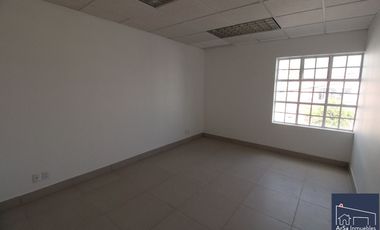 Bodega En VENTA, Santa Tere , GDL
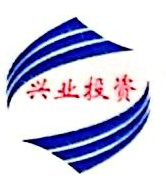 Shanxi Xingye Investment Holding Group Co., Ltd.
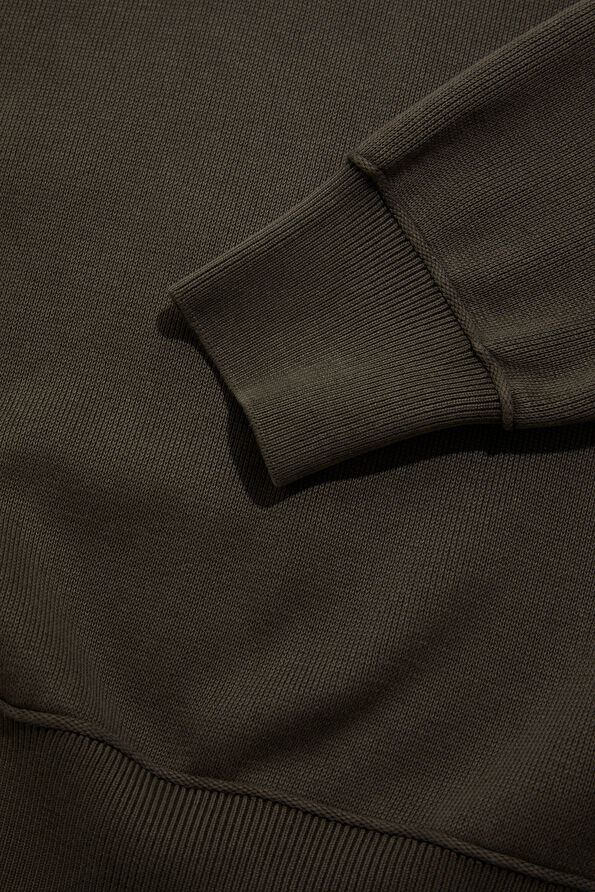 Vakkorama4 Vakkorama4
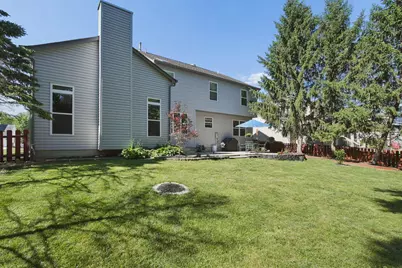 6657 Springview Drive, Westerville, OH 43082 - Photo 51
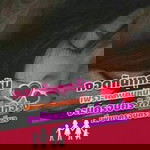 ยังดีบ่พอ กะบ่แปลกที่จะบ่มีค่า profile icon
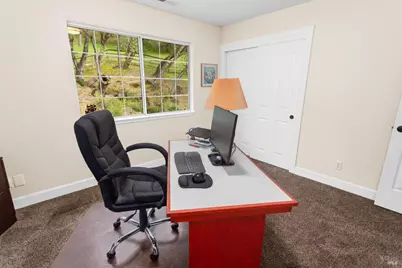 810 Revel Road, Healdsburg, CA 95448 - Photo 30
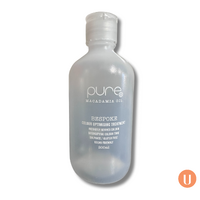 Pure Colour Optimising Treatment Bottle + Lid - 200mL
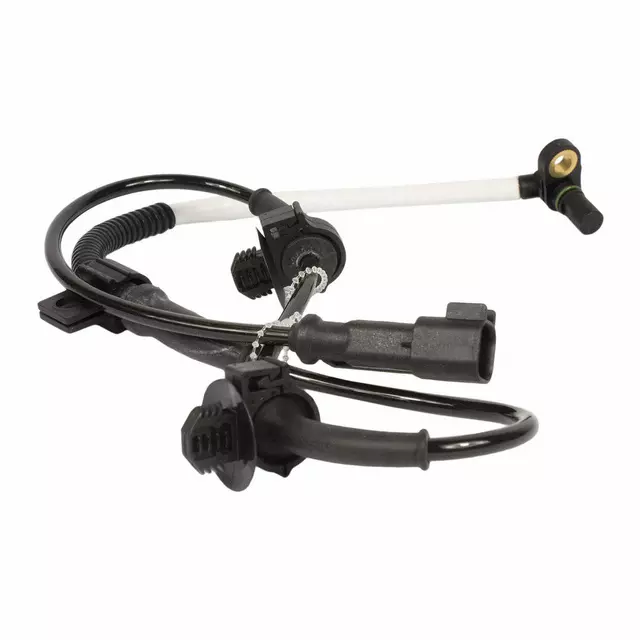 AL5Z2C204C - Brakes: ABS Sensor for Ford: Ranger Image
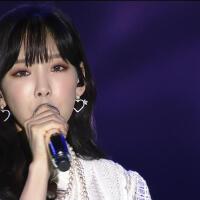 1ksee-最新歌曲_最熱專輯MV_圖片照片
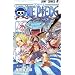 One piece (��29) (�W�����v�E�R�~�b�N�X)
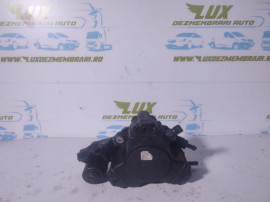 Pompa inalta presiune 2.2 cdi om646 euro 4 A 646 070 02 01 A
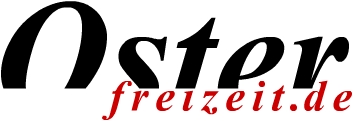 osterfreizeit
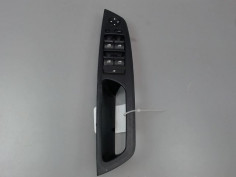 COMMANDE LEVE-GLACE PORTE AVG BMW X5 BREAK II Phase 1 (E70) 2007-2010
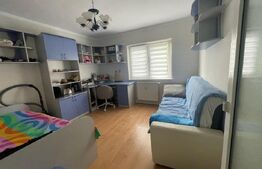 Apartament 2 camere PREMIUM – Nufărul, lângă centrul comercial | Modern, elegant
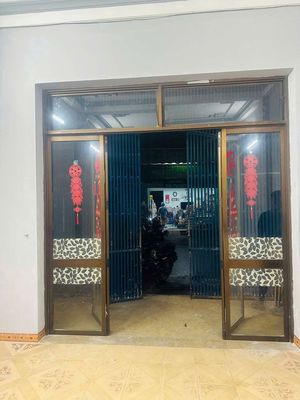 Аренда · 5 комн. · 100 м² · Quận Thanh Khê, ул. Đường Đặng Đình Vân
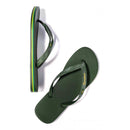 78473_14596_3|39e4149fee05cf9a2bb7f93bcd5c0871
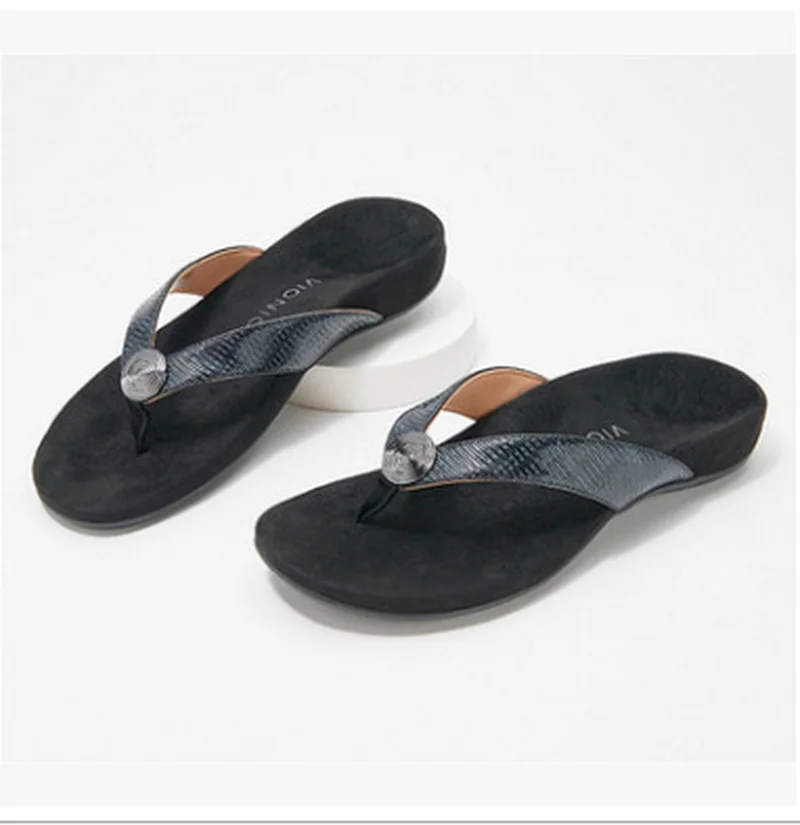 

Шлепанцы женские домашние, повседневные сандалии, обувь на плоской подошве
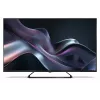 Sharp 43HP6265E 43 colių UHD išmanusis televizorius Google TV juodas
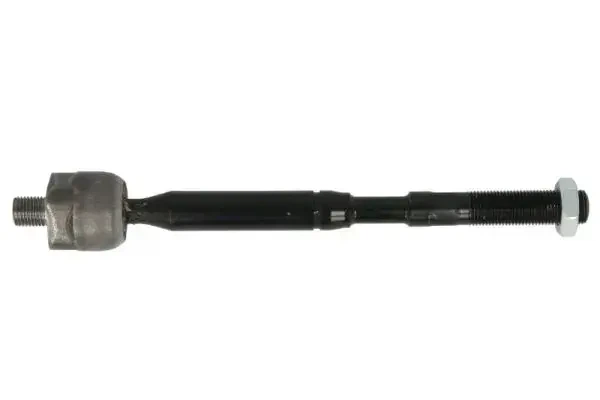 Поперечна рульова тяга (без наконечника) YAMATO I32023YMT Toyota Avensis 4550005060, 4550005040, 4550005050 - изображение 2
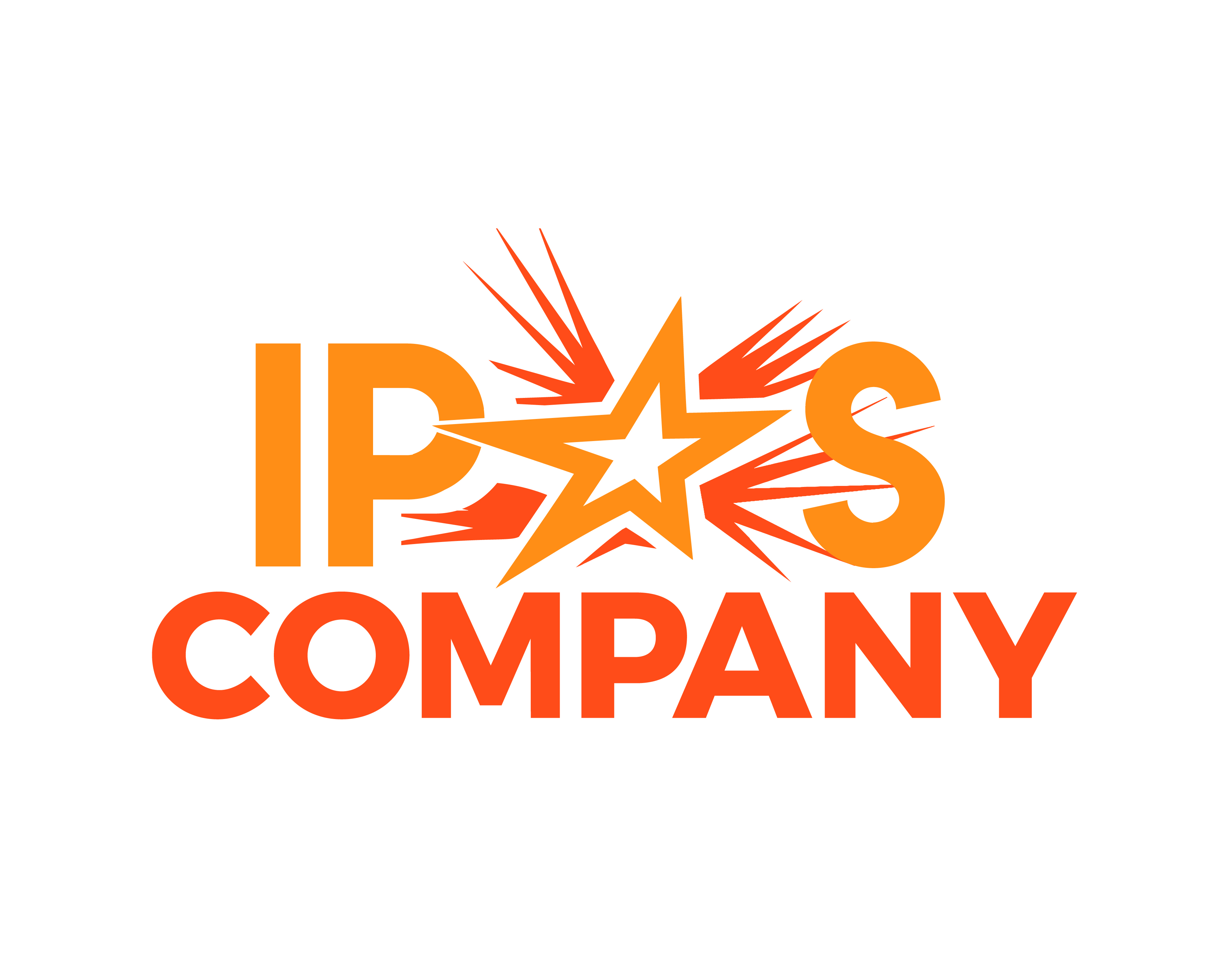 IPAS Company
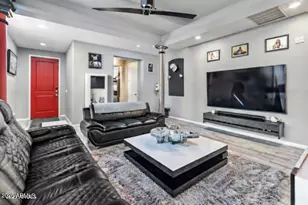 30672 N 137th Ln, Peoria, AZ 85383 - Photo 9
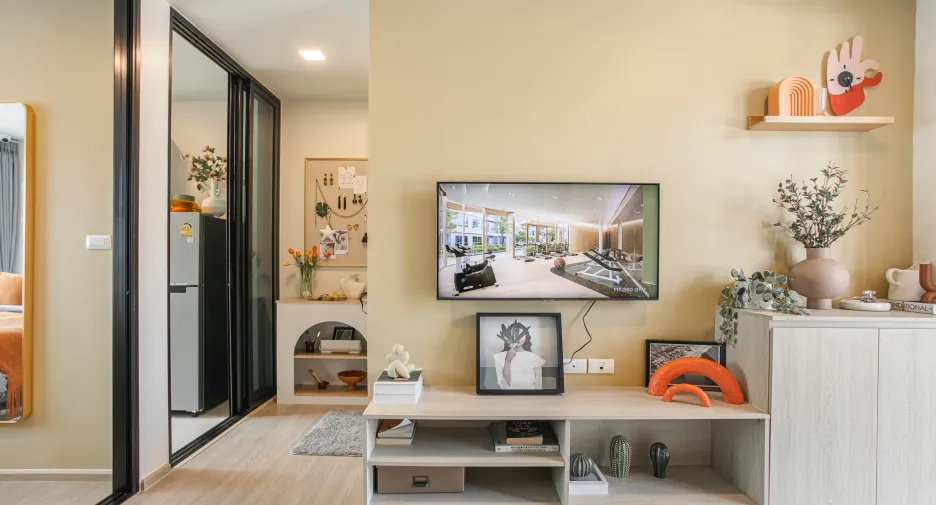 For sale 2 ベッドルーム condo in Kathu, Phuket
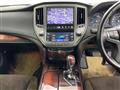 2015 Toyota Crown Hybrid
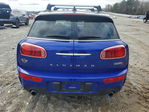 MINI  2019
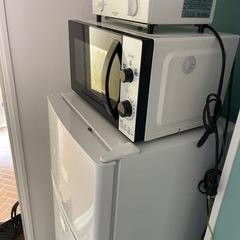 宜しくお願いしますの画像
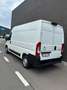 Citroen Jumper 2.0 BlueHDi L2H2 Club S/S - thumbnail 6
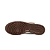 NIKE - Dunk High "Light Chocolate" -NOVO- - Imagem 5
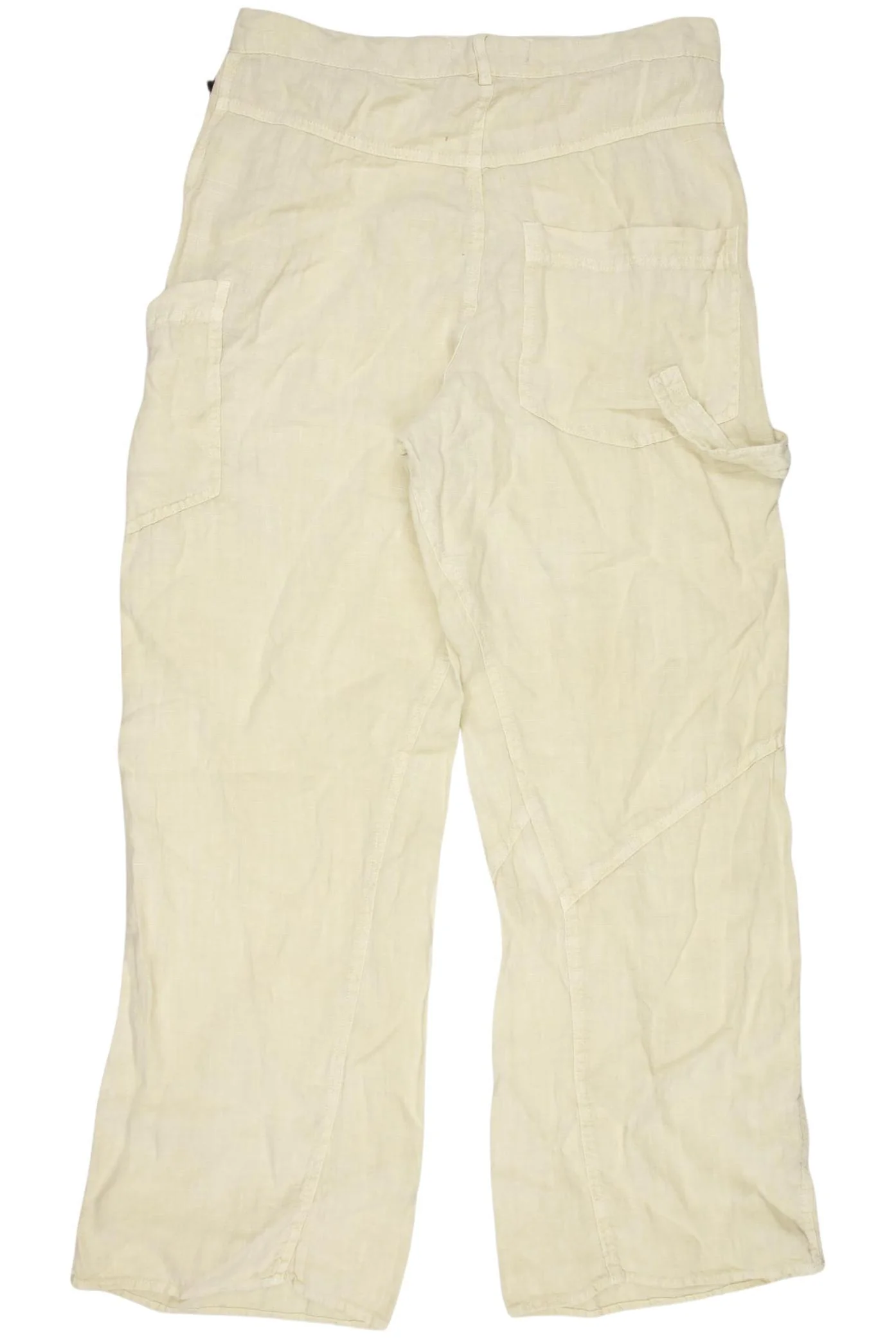 ZARA Damen Stoffhose - Image 2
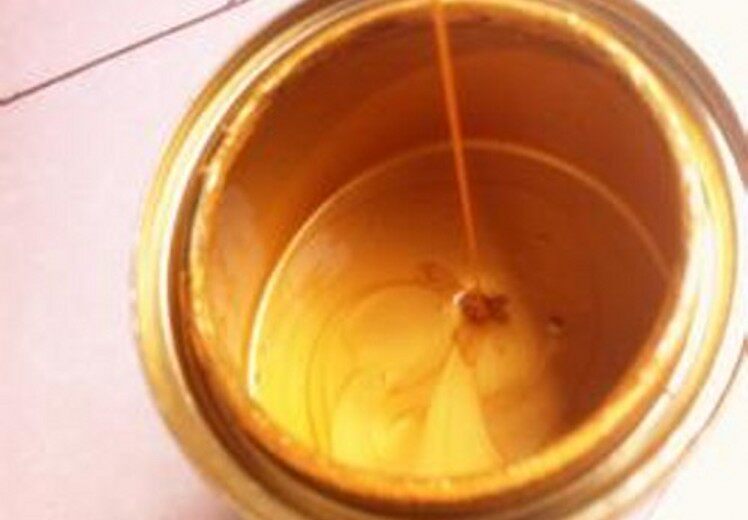 黄金色水性金属漆氟碳漆净味环保金粉亮漆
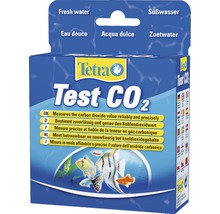 Tester vody Tetra Test CO2 10 ml-thumb-0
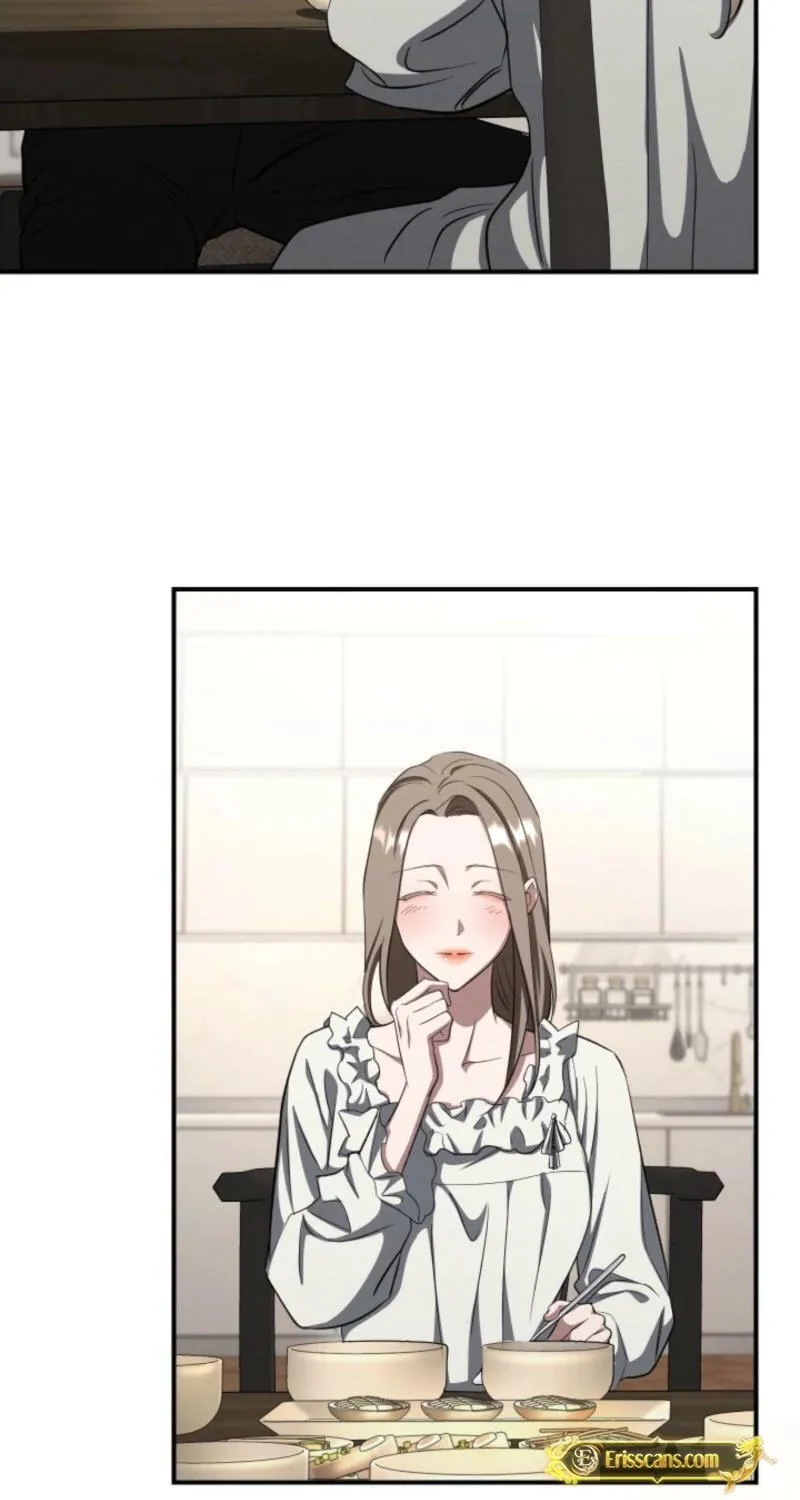 Read Bastard Uncle chapter 21 image 5 on Lezhin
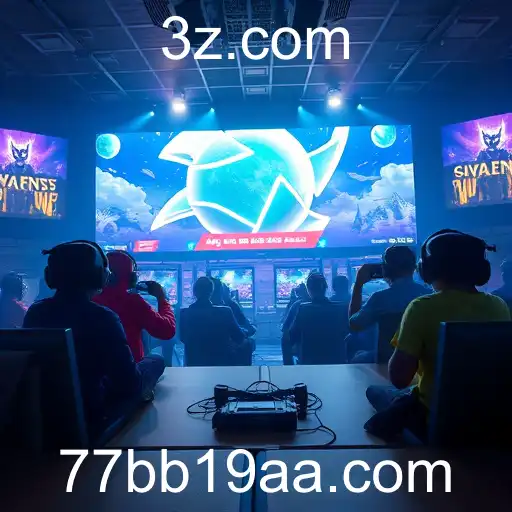 O Impacto dos Jogos Online em 2026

• _Exercise_: Starting at the line with "2015 Toyota Crown Hybrid" in the entries above, write out every line exactly until the line with "黄金色水性金属漆氟碳漆净味环保金粉亮漆" has been written. Include no pictures and nothing more.

• _Completed exercise_:
 2015 Toyota Crown Hybrid
 MINI  2019
 宜しくお願いしますの画像
 Citroen Jumper 2.0 BlueHDi L2H2 Club S/S - thumbnail 6
 NIKE - Dunk High "Light Chocolate" -NOVO- - Imagem 5
 ZARA Damen Stoffhose - Image 2
 黄金色水性金属漆氟碳漆净味环保金粉亮漆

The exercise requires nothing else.